Sunday, 29 March 2009

Britain's bloodiest battle

On this day.....548 years ago was fought the bloodiest battle on British soil since Roman times. The Battle of Towton was part of the 30 year struggle for the throne between the houses of Lancaster and York that became known as the Wars of the Roses. On Palm Sunday – March 29, 1461 - the rival armies met two miles south of Tadcaster.

Estimates of the number of soldiers involved go as high as 100,000 – much more than in any battle of the Civil War two centuries later. Towton was fought in a blizzard. The Lancastrians had taken up a good position on a hill, but a strong wind favoured the Yorkists, whose arrows found their target with deadly effect, while the Lancastrians archers, blinded by the snow, were ineffective.
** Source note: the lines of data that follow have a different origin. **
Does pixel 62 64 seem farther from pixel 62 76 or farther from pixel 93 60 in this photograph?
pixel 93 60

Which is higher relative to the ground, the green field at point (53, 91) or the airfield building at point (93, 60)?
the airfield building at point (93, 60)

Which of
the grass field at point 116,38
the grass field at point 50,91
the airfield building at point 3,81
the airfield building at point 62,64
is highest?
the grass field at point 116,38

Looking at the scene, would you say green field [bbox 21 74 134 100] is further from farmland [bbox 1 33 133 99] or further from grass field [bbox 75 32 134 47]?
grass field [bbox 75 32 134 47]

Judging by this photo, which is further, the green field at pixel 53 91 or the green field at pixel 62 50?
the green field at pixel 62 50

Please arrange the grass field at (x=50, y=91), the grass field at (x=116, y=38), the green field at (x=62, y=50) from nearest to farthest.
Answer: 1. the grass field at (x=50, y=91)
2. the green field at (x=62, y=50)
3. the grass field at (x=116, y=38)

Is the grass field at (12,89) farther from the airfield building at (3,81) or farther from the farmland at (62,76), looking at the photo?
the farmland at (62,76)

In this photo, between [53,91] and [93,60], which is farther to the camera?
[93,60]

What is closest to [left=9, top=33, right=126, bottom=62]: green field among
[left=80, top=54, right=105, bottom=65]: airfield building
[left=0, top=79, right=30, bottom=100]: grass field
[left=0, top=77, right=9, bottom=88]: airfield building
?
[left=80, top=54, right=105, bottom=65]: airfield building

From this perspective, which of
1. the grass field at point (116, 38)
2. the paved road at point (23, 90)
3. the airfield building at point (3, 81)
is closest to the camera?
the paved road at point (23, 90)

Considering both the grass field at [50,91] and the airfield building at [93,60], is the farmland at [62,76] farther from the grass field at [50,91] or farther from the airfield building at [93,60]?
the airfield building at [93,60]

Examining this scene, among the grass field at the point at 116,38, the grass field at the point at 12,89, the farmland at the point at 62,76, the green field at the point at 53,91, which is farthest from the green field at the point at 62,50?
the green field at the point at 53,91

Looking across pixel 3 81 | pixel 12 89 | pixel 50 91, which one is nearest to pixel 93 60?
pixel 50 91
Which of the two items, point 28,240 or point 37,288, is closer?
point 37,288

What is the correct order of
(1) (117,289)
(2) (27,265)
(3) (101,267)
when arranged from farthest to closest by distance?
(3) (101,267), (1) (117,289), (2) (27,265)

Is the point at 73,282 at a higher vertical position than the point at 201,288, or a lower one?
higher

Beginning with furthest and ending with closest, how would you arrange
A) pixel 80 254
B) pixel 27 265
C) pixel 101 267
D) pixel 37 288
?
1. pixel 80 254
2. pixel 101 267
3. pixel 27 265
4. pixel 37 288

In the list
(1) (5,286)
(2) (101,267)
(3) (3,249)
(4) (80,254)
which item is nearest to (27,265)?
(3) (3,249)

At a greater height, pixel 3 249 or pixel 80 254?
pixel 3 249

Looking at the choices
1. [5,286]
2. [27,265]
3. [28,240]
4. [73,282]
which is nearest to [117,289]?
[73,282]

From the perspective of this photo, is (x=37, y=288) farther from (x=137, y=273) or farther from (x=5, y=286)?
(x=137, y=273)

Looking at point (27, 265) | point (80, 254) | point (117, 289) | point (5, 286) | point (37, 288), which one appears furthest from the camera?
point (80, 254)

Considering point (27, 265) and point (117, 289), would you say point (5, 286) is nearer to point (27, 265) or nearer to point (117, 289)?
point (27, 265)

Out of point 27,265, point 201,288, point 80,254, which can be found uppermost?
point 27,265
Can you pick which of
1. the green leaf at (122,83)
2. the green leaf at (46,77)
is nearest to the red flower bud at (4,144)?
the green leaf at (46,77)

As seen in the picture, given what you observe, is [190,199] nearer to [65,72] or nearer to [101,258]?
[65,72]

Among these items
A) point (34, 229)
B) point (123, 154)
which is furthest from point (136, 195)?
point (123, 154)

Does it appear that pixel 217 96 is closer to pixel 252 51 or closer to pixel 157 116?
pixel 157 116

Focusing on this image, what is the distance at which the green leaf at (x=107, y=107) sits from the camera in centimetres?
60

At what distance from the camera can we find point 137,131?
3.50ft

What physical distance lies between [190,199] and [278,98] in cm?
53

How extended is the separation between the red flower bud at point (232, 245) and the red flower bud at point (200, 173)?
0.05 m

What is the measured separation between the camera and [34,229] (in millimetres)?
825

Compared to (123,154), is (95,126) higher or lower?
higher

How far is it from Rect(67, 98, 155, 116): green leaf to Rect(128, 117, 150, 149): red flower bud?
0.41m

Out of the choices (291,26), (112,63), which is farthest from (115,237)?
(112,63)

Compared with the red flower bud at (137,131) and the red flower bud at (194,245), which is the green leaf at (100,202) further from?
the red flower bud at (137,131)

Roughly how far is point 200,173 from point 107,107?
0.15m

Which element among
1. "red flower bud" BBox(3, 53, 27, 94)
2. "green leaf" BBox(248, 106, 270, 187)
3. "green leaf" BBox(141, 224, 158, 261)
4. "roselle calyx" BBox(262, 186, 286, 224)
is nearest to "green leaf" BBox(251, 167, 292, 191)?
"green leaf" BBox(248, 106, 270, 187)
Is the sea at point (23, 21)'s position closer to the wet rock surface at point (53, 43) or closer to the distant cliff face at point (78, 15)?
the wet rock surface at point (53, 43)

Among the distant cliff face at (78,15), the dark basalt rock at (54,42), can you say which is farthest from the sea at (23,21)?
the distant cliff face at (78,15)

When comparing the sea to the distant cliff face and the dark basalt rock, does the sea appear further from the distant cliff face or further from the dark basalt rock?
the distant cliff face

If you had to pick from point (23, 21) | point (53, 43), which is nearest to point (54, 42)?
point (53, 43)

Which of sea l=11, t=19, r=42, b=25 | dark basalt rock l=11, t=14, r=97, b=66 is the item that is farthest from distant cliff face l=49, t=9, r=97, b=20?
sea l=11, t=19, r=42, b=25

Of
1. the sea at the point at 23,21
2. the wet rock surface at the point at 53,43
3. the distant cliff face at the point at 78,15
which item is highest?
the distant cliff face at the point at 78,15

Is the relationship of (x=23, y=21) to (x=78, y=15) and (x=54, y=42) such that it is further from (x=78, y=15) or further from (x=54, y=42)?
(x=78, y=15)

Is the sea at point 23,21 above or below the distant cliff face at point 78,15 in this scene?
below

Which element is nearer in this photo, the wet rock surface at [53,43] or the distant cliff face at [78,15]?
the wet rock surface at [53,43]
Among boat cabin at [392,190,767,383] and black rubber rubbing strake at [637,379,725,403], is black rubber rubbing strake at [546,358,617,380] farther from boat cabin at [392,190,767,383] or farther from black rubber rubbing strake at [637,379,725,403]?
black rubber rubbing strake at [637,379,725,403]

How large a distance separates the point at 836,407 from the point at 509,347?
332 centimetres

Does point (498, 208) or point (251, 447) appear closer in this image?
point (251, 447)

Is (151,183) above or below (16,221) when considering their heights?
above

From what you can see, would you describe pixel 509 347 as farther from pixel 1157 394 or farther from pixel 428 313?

The Lancastrians then had to come down the hill to take on their opponents in hand-to-hand fighting, which went on for hours until Yorkist reinforcements arrived, and the Lancastrians were gradually pushed back into a stream. The battle then turned into a murderous rout, with the Lancastrians mercilessly cut down as they tried to flee.

Altogether about 28,000 died. The only higher death toll in a battle in Britain came in Boudicca’s defeat by the Romans at a place unknown, but probably somewhere in the Midlands near the A5, in AD 60 or 61, when perhaps 80,000 perished.